If you missed the earlier postings (or don’t want to bother looking for them) Norton is the person who implicated Dr. Mudd in the Lincoln Assassination case. And it is only his testimony that performed this act. Others saw Mudd elsewhere on the day in question and – though the defense attorneys attempted to have his testimony impeached – his testimony was allowed to override the others’ sworn word. And this even though the guy had been impeached in previous trials and was proven to have mis-remembered the day in question by none other than the Clerk of the Supreme Court!

And this does not even take into account his presence at Ford’s Theater in the week before the assassination, when the manager of the theater was forced to break the lock on the box adjacent to the one in which Lincoln would be killed in a few short days.

What has that to do with the death of Lincoln? What has his perjuring before the tribunal really covering up?

Marcus P. Norton did not tell anyone what was really going on but it is enough questions to open some sort of investigation, I should think. Especially when we are talking about the “crime of the century”.

Scott’s Standard Catalog of U. S. Stamps still lists Norton as the inventor of the first postal cancellation machine… and this even in the face of the Patent Office throwing out his patent in 1871 because he could produce no evidence to reapply for patents on that invention or any of the many other inventions he had patented.

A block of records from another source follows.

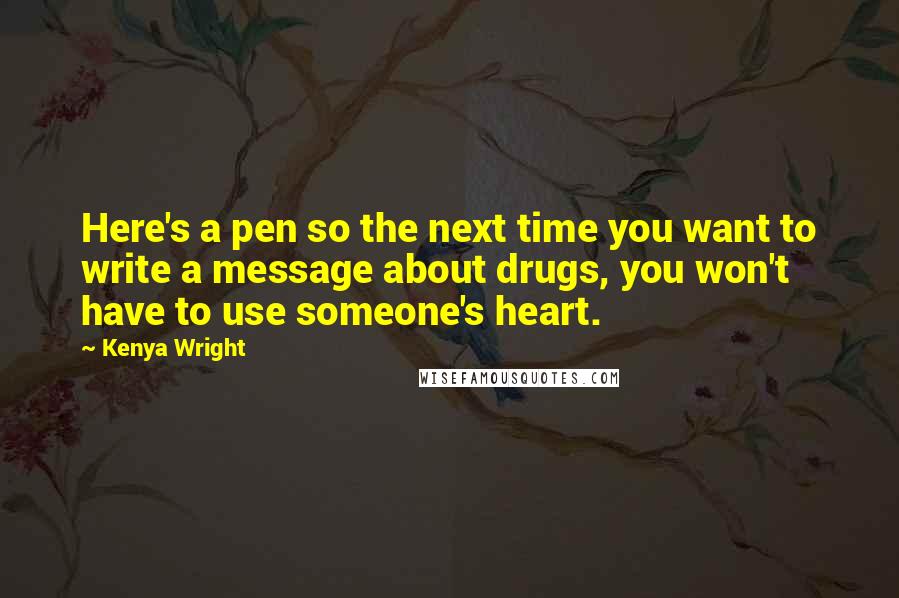 Kenya Wright Quotes: Here's a pen so the next time you want to write a message about drugs, you won't have to use someone's heart.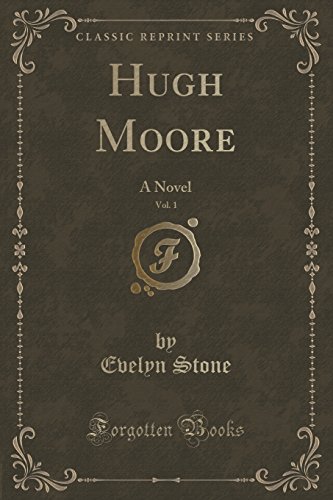 Stock image for Hugh Moore, Vol 1 of 2 A Novel Classic Reprint for sale by PBShop.store US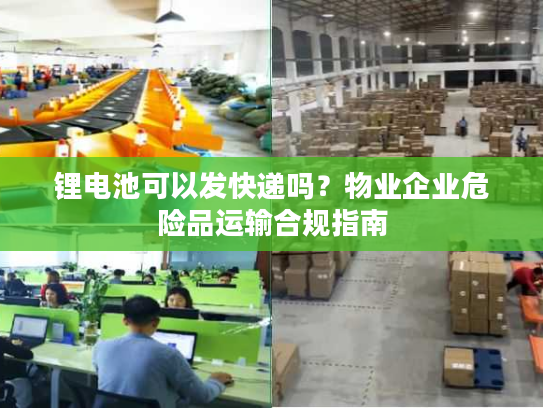 锂电池可以发快递吗？物业企业危险品运输合规指南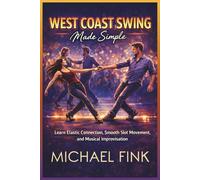 West Coast Swing Made Simple: Learn Elastic Connection, Smooth Slot Movement, and Musical Improvisation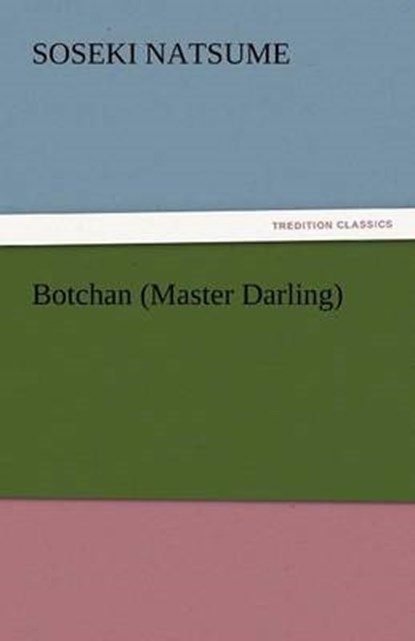 Botchan (Master Darling), Natsume, Soseki - Paperback - 9783842466210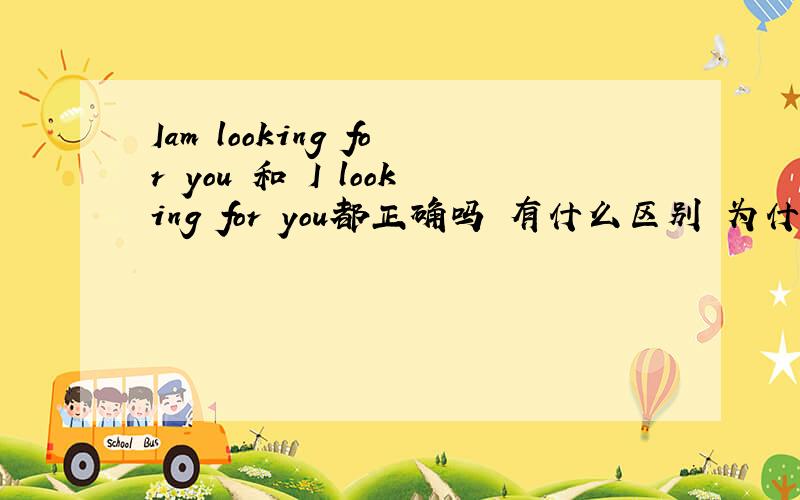 Iam looking for you 和 I looking for you都正确吗 有什么区别 为什么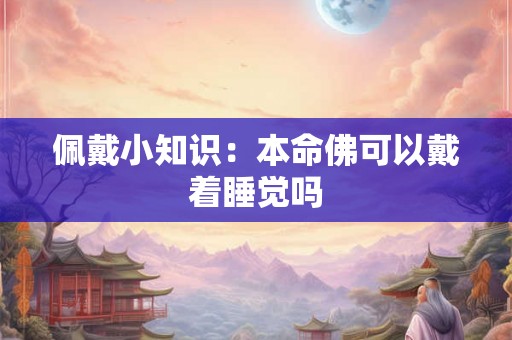 佩戴小知识:本命佛可以戴着睡觉吗 佩戴小知识:本命佛可以戴着睡觉吗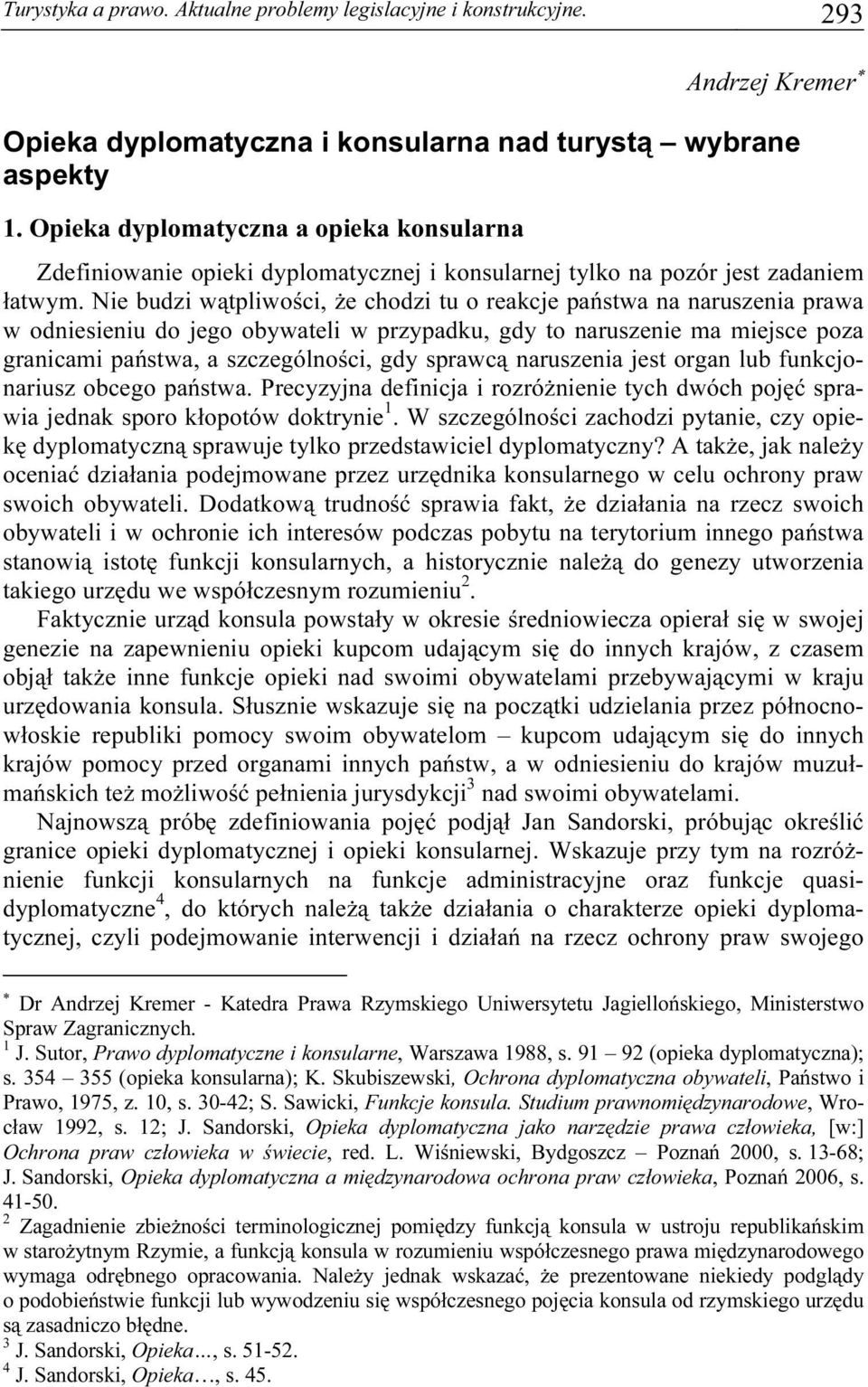 Nie budzi wątpliwości, że chodzi tu o reakcje państwa na naruszenia prawa w odniesieniu do jego obywateli w przypadku, gdy to naruszenie ma miejsce poza granicami państwa, a szczególności, gdy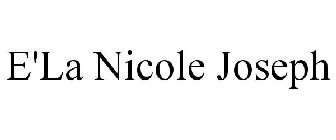 E'LA NICOLE JOSEPH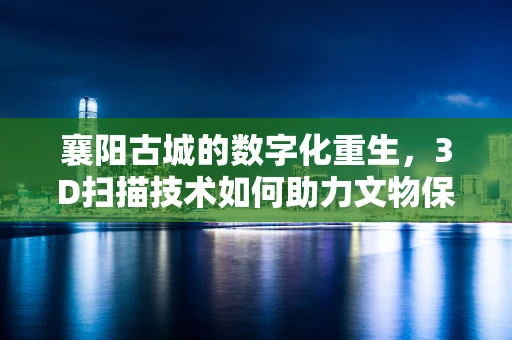 襄阳古城的数字化重生，3D扫描技术如何助力文物保护？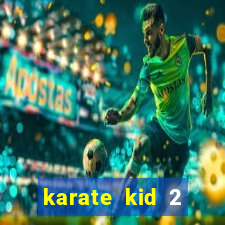 karate kid 2 quando vai lan莽ar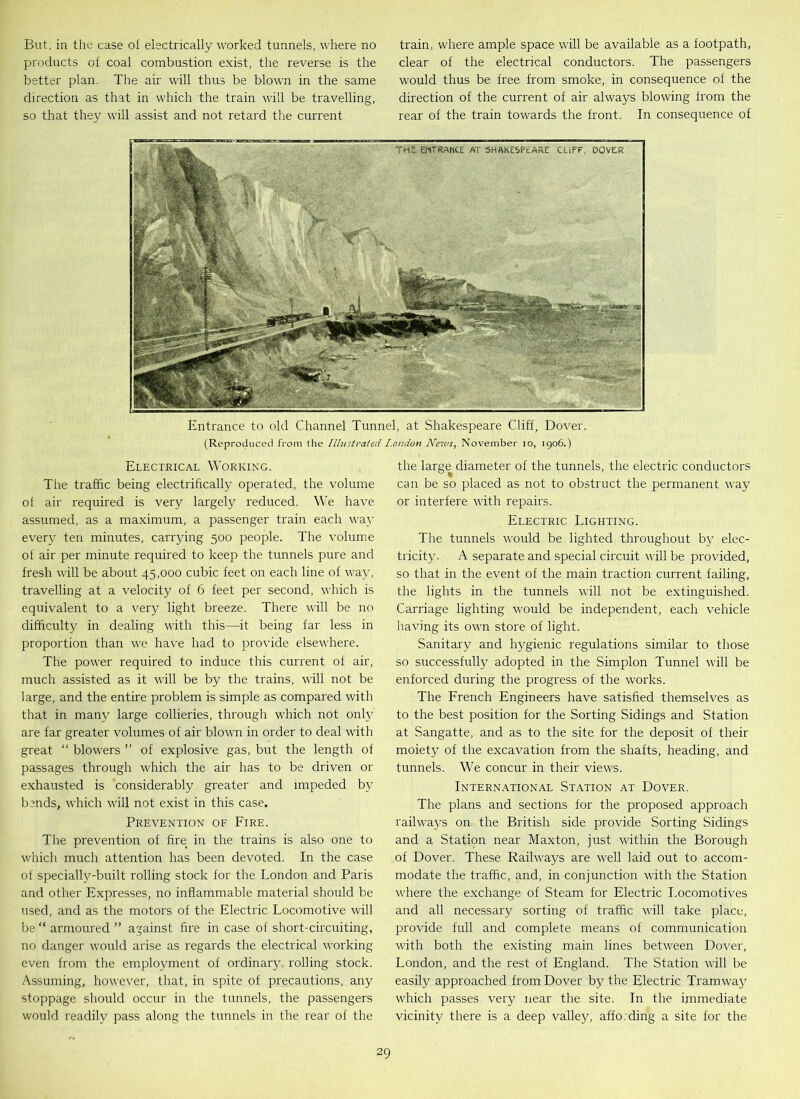 But, in the case of electrically worked tunnels, where no products of coal combustion exist, the reverse is the better plan. The air will thus be blown in the same direction as that in which the train will be travelling, so that they will assist and not retard the current train, where ample space will be available as a footpath, clear of the electrical conductors. The passengers would thus be free from smoke, in consequence of the direction of the current of air always blowing from the rear of the train towards the front. In consequence of Entrance to old Channel Tunnel, at Shakespeare Cliff, Dover. (Reproduced from the Illustrated London News, November io, 1906.) Electrical Working. The traffic being electrihcally operated, the volume ol air required is very largely reduced. We have assumed, as a maximum, a passenger train each way every ten minutes, carrying 500 people. The volume of air per minute required to keep the tunnels pure and fresh will be about 45,000 cubic feet on each line of way, travelling at a velocity of 6 feet per second, which is equivalent to a very light breeze. There will be no difficulty in dealing with this—it being far less in proportion than we have had to provide elsewhere. The power required to induce this current of air, much assisted as it will be by the trains, will not be large, and the entire problem is simple as compared with that in many large collieries, through which not only are far greater volumes of air blown in order to deal with great “ blowers ” of explosive gas, but the length of passages through which the air has to be driven or exhausted is considerably greater and impeded by b?nds, which will not exist in this case. Prevention of Fire. The prevention of fire in the trains is also one to which much attention has been devoted. In the case of specially-built rolling stock for the London and Paris and other Expresses, no inflammable material should be used, and as the motors of the Electric Locomotive will be “ armoured ” against fire in case of short-circuiting, no danger would arise as regards the electrical working even from the employment of ordinary rolling stock. Assuming, however, that, in spite of precautions, any stoppage should occur in the tunnels, the passengers would readily pass along the tunnels in the rear of the the large diameter of the tunnels, the electric conductors can be so placed as not to obstruct the permanent way or interfere with repairs. Electric Lighting. The tunnels would be lighted throughout by elec- tricity. A separate and special circuit will be provided, so that in the event of the main traction current failing, the lights in the tunnels will not be extinguished. Carriage lighting would be independent, each vehicle having its own store of light. Sanitary and hygienic regulations similar to those so successfully adopted in the Simplon Tunnel will be enforced during the progress of the works. The French Engineers have satisfied themselves as to the best position for the Sorting Sidings and Station at Sangatte, and as to the site for the deposit of their moiety of the excavation from the shafts, heading, and tunnels. We concur in their views. International Station at Dover. The plans and sections for the proposed approach railways on the British side provide Sorting Sidings and a Station near Maxton, just within the Borough of Dover. These Railways are well laid out to accom- modate the traffic, and, in conjunction with the Station where the exchange of Steam for Electric Locomotives and all necessary sorting of traffic will take place, provide full and complete means of communication with both the existing main lines between Dover, London, and the rest of England. The Station will be easily approached from Dover by the Electric Tramwa}7 which passes very near the site. In the immediate vicinity there is a deep valley, affording a site for the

And why did they throw it out? Norton was a patent attorney and he (and others) had been accused of stealing the inventions rather than patenting them for the rightful inventors. Since Norton had no data on any of these patents other than the original (purportedly stolen) documents, he lost all the patents.

Really?! No one thought it odd that a patent attorney was also an engineer and a machinist in his spare time!!

What were they thinking??

Anyway, we will probably never know who really invented the canceling device. Or why he perjured himself at the trial of the century.